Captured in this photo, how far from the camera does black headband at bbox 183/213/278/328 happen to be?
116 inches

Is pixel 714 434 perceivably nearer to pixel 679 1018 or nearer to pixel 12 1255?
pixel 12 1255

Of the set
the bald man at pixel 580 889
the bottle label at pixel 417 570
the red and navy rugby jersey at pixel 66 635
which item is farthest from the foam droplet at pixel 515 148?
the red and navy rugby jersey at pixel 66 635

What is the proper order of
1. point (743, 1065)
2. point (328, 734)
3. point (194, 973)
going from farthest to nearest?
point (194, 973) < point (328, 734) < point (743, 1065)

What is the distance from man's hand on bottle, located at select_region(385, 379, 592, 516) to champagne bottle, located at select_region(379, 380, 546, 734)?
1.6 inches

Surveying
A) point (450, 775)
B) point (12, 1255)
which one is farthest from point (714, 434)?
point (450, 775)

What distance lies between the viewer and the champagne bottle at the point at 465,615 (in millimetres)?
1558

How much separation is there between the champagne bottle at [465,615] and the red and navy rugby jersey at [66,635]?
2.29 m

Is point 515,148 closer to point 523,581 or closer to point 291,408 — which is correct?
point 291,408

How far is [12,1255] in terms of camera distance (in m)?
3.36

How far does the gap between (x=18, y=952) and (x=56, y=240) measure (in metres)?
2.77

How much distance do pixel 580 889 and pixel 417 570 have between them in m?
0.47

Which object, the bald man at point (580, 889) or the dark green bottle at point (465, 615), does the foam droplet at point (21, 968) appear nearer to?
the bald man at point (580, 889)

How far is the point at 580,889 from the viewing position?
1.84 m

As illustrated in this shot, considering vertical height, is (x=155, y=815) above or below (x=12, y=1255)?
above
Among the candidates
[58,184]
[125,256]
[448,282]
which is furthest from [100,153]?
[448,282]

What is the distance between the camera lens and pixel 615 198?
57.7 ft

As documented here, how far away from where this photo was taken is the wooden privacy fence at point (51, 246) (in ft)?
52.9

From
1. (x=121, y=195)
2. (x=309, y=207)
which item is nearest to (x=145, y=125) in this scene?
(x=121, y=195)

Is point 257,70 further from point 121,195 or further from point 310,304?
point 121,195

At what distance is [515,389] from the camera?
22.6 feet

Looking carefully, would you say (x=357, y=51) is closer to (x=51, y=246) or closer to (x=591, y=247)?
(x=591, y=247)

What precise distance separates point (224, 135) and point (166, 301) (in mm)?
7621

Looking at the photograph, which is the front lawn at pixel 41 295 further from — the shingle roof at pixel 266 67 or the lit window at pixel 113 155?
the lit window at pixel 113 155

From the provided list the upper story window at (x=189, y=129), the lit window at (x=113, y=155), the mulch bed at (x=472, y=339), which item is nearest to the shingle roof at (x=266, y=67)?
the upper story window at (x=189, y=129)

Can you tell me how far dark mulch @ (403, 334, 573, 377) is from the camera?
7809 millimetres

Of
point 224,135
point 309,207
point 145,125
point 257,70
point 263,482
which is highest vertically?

┄┄┄┄┄┄┄┄┄┄

GOAL OF THE EXERCISE: Please write out again the stretch from the line containing "Can you tell" through the end of the records, requests included, with every number in the answers (distances and any coordinates) multiplied by 1.95 and rounded to whole numbers, halves rounded up. Give only those lines.

EXERCISE RESPONSE:
Can you tell me how far dark mulch @ (403, 334, 573, 377) is from the camera?
15228 millimetres

Of
point 224,135
point 309,207
point 145,125
point 257,70
point 263,482
which is highest vertically?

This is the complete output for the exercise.